论文标题
在深网中,平面最小值的独特特性
Unique Properties of Flat Minima in Deep Networks
论文作者
论文摘要
众所周知,(随机)梯度下降对平面最小值具有隐式偏见。在深度神经网络培训中,该机制可以筛选最小值。但是,这对训练网络的确切效果尚未完全理解。在本文中,我们表征了经过二次损失的线性神经网络中的扁平最小值。首先,我们表明,零初始化的线性重新连接必定会收敛到所有最小值的最平坦。然后,我们证明了这些最小值对应于几乎平衡的网络,从而从输入到任何中间表示的增益不会从一层到另一层都发生巨大变化。最后,我们表明,在平坦的最小溶液中连续层耦合。也就是说,每个重量矩阵的左单数矢量之一等于下一个矩阵的右奇异向量之一。这形成了从输入到输出的独特路径,正如我们所表明的那样,它专门针对经历最大增益端到端的信号。实验表明,这些特性是在实践中训练的线性和非线性模型的特征。

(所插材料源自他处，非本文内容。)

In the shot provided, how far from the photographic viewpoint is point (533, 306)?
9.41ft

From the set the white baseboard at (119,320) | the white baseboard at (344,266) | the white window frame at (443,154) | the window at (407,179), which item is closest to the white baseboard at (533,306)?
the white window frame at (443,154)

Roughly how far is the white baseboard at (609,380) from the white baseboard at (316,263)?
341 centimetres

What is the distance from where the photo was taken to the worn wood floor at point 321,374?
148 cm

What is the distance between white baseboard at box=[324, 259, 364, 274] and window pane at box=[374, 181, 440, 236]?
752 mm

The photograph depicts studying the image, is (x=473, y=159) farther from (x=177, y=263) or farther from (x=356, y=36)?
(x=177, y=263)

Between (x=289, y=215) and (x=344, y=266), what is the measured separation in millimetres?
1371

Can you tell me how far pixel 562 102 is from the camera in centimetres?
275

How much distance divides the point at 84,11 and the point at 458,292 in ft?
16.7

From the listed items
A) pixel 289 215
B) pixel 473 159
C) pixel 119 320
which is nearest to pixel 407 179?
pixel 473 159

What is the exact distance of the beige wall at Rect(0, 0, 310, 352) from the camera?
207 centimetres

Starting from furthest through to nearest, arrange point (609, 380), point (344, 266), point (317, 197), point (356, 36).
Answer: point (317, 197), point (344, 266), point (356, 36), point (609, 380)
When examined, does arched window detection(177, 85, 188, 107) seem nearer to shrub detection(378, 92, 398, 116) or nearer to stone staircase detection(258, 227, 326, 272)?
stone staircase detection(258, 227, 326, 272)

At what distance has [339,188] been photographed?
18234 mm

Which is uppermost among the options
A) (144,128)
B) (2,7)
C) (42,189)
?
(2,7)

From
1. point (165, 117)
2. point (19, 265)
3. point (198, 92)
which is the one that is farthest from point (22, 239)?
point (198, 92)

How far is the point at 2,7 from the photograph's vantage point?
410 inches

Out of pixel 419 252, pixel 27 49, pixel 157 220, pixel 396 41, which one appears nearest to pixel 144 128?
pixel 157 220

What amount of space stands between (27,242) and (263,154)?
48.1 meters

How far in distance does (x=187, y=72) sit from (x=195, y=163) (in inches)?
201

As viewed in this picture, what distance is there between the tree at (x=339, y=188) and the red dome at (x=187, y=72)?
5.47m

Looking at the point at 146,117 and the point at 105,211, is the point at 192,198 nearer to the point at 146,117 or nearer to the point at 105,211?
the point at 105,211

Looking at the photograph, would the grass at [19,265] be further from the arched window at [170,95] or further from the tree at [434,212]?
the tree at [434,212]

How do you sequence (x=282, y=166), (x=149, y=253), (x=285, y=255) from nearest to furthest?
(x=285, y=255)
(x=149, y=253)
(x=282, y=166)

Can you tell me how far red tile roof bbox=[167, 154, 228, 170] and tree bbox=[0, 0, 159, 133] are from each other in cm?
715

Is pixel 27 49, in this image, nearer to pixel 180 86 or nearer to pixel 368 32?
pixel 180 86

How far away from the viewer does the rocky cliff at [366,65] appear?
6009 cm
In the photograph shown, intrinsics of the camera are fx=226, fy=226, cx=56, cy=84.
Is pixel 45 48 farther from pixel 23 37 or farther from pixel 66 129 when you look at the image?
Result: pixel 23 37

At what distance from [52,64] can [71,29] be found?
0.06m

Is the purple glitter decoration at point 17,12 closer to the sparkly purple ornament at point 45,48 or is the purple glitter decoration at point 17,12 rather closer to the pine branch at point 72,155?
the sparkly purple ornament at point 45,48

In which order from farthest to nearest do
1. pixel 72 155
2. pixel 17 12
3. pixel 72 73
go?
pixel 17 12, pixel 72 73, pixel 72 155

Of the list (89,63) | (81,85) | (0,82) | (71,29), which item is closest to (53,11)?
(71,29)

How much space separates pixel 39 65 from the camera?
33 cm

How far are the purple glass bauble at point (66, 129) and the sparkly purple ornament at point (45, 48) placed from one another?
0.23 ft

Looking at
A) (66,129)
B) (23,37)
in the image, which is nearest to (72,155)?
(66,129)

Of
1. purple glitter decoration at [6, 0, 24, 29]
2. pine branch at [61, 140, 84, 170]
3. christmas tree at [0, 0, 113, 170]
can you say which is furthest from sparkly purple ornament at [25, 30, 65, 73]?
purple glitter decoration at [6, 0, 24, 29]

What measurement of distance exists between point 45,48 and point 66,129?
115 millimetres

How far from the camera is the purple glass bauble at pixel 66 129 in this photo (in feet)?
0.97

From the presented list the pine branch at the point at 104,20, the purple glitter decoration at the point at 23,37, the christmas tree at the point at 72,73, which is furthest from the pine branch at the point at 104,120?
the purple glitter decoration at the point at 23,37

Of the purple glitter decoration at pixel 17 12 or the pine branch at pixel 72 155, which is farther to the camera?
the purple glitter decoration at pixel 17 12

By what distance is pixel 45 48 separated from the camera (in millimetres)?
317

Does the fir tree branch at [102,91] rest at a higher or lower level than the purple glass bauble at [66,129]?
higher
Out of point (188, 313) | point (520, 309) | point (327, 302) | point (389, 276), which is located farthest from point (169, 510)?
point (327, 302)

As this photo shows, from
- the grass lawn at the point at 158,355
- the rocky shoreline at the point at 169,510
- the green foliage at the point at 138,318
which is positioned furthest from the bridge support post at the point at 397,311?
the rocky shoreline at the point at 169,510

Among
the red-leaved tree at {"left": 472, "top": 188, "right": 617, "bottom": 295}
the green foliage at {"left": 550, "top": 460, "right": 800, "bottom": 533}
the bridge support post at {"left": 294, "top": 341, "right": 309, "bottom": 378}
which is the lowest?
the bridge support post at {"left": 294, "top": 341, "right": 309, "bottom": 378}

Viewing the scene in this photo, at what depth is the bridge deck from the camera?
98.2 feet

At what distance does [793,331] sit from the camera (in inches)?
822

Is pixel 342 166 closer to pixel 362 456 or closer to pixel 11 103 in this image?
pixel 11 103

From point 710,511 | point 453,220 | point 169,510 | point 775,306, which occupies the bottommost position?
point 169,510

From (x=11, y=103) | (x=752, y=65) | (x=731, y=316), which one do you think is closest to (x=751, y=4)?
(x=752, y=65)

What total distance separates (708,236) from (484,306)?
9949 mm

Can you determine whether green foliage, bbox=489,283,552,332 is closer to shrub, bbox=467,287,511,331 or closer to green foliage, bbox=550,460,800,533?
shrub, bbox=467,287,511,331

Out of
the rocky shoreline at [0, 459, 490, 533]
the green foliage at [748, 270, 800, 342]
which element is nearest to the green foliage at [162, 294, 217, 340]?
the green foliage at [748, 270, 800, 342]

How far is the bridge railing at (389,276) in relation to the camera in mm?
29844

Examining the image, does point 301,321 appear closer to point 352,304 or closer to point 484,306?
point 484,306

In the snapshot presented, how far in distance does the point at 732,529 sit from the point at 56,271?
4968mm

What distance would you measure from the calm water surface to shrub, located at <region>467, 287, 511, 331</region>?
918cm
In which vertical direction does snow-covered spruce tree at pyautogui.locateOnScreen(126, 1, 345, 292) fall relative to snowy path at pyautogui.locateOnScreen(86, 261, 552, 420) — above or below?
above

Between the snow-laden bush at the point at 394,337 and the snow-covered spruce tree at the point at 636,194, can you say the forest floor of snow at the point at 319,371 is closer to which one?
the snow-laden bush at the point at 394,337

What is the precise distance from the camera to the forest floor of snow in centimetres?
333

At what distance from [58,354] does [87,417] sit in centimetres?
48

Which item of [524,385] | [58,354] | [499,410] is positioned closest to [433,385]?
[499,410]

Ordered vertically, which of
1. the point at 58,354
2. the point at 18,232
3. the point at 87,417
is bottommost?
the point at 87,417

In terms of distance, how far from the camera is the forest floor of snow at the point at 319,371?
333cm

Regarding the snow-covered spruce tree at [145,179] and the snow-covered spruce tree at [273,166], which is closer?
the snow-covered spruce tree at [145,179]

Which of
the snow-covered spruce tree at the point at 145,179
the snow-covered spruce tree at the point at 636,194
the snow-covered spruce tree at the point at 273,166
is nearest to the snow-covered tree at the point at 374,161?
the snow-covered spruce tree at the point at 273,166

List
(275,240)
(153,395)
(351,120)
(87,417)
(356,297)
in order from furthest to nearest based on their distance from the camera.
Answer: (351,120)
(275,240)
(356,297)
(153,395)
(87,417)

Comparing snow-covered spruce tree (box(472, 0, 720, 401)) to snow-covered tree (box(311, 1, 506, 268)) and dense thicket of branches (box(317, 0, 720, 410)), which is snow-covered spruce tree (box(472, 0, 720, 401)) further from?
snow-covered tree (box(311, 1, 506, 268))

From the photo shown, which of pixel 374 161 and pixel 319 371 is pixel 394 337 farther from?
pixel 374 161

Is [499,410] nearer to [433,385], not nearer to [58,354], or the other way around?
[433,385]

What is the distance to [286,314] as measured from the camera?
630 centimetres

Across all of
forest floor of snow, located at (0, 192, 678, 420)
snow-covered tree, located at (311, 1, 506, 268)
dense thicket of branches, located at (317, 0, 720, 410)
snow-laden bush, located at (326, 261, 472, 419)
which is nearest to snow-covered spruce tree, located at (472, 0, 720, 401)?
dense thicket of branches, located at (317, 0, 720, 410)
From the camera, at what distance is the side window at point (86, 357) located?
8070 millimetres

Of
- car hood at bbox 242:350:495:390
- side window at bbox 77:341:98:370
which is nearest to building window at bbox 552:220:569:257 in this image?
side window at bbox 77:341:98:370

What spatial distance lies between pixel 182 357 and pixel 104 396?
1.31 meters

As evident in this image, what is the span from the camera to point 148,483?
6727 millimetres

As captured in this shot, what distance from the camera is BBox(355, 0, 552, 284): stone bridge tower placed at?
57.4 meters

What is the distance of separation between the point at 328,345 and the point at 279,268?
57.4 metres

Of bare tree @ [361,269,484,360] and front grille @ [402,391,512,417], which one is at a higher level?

It is well known that (stochastic) gradient descent has an implicit bias towards flat minima. In deep neural network training, this mechanism serves to screen out minima. However, the precise effect that this has on the trained network is not yet fully understood. In this paper, we characterize the flat minima in linear neural networks trained with a quadratic loss. First, we show that linear ResNets with zero initialization necessarily converge to the flattest of all minima. We then prove that these minima correspond to nearly balanced networks whereby the gain from the input to any intermediate representation does not change drastically from one layer to the next. Finally, we show that consecutive layers in flat minima solutions are coupled. That is, one of the left singular vectors of each weight matrix, equals one of the right singular vectors of the next matrix. This forms a distinct path from input to output, that, as we show, is dedicated to the signal that experiences the largest gain end-to-end. Experiments indicate that these properties are characteristic of both linear and nonlinear models trained in practice.